By Joe Ray
FRIGINTINI, Sicily
Having found pizza 8.5, we went to see grandma in Frigntini. I’d heard about Ristorante Maria Fidone from a man who let his choice to live in Noto be based largely on proximity to pastry chef Corrado Assenza so I followed through on the recommendation.
Maria Fidone is the spiritual cousin of Casalinga Benevento, one notch higher in quality and one notch less expensive. This is about as close as yo8u can get to eating at a Sicilian grandmother’s house without an invite from a Sicilian grandmother.
The exterior has a art deco look more at place in Florida than here but the interior has that peculiar no-frills look that allows a flat screen TV to qualify as a decoration.
There are few choices to make. Red or white is one and it will arrive in a carafe fitting to the number of people at your table. There’s no menu to choose from either, but just by answering in the affirmative to every question the waiter asks, you’ll be eating what grandma is making. You’ll be wildly happy.
I know we’re on to something special when house-cured olives arrive with a bit of mint, but realize how serious this place is with one bite of ravioli di ricotta con sugo di maiale - something that instantly becomes one of the best-prepared pasta dishes of my life. The pasta is almost see through while still retaining a bit of al dente crunch. The ricotta within is transformed, with a cloudy, almost flan-like texture.
“This part of Sicily is like a protein factory,” quips Francesco.
The meat in the sauce along with the tomatoes create an acidic tang that gives the place immediate momentum: the more you eat, the more you want to eat.
“There’s a precision to this that reminds me of my grandmother’s cooking,” says Francesco. In all of the meals we’ve shared together, he’s never complimented food like that.
We share a pork dish, also in the tomato sauce, and the meal is crowned by stewed rabbit with veggies - again, a hint of mint - and each element retaining its own flavor.
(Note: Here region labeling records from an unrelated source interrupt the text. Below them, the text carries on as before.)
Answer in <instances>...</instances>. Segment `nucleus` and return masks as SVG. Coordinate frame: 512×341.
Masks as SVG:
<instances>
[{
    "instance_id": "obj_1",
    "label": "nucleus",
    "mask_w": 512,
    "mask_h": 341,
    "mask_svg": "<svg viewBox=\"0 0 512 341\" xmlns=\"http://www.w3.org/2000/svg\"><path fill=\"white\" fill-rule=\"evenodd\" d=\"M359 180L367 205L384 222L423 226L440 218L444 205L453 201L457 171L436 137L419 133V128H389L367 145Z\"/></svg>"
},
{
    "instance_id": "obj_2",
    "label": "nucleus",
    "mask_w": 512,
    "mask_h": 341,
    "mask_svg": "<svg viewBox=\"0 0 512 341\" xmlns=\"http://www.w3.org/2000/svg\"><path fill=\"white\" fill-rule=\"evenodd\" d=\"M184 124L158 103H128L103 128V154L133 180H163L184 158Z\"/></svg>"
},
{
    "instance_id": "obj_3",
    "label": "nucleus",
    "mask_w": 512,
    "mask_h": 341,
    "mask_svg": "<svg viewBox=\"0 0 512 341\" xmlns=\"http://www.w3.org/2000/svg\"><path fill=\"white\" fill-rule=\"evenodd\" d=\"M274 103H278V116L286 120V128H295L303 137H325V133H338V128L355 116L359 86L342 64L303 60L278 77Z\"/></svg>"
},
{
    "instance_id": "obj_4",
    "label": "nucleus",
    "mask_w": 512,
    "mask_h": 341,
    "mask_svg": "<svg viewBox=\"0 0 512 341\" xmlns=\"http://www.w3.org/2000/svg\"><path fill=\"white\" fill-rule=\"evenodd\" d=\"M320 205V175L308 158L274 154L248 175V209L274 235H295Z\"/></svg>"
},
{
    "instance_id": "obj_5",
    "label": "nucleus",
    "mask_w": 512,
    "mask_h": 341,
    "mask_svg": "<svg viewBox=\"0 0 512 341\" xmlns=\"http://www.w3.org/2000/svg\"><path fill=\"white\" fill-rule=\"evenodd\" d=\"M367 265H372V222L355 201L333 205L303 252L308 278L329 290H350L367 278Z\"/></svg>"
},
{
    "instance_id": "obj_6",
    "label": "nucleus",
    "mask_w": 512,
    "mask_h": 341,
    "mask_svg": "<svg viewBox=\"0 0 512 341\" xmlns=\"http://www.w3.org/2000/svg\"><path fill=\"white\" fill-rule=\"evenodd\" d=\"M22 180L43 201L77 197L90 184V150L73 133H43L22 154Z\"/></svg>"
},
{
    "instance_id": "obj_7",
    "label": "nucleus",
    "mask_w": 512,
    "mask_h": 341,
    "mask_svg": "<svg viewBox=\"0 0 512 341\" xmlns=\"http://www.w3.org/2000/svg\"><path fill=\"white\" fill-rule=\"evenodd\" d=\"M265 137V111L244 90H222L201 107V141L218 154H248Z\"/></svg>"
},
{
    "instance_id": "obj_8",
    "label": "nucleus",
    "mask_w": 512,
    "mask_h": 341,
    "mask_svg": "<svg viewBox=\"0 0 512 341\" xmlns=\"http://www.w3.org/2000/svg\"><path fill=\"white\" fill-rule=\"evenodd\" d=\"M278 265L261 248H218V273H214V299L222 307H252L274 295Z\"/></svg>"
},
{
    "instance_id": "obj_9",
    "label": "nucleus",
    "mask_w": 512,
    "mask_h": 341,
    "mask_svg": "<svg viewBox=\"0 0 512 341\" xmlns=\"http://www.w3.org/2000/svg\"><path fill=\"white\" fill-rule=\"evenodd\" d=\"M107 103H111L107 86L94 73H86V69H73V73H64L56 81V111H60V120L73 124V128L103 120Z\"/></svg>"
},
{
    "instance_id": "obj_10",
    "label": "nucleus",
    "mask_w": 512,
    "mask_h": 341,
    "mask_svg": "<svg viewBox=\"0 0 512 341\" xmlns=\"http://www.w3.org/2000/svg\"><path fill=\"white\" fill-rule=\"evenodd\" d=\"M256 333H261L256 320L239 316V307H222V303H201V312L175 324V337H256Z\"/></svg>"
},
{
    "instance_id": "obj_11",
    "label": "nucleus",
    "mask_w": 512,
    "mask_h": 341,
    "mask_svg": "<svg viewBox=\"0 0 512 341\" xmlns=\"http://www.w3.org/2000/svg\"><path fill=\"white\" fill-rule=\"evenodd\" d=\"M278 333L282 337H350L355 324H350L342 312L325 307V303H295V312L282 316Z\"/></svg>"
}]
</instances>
The kicker? It’s a steal. Dinner for two, including wine, fizzy water, several courses, coffee and a shot of grappa and a handshake from the waiter as we head out the door is 26 euros. Total. Thirteen euros each.
Memories of grandma and her untouchable cooking are provided free of charge.
If you don’t get to a restaurant like this in Sicily, you’re missing the point.
Ristorante Maria Fidone - MAP
Via Gianforma, 6
Frigintini (Modica)
+39 0932 901 135
www.mariafidone.com
Closed Monday. Cash only. Reserve ahead. Wednesday is vegetarian night.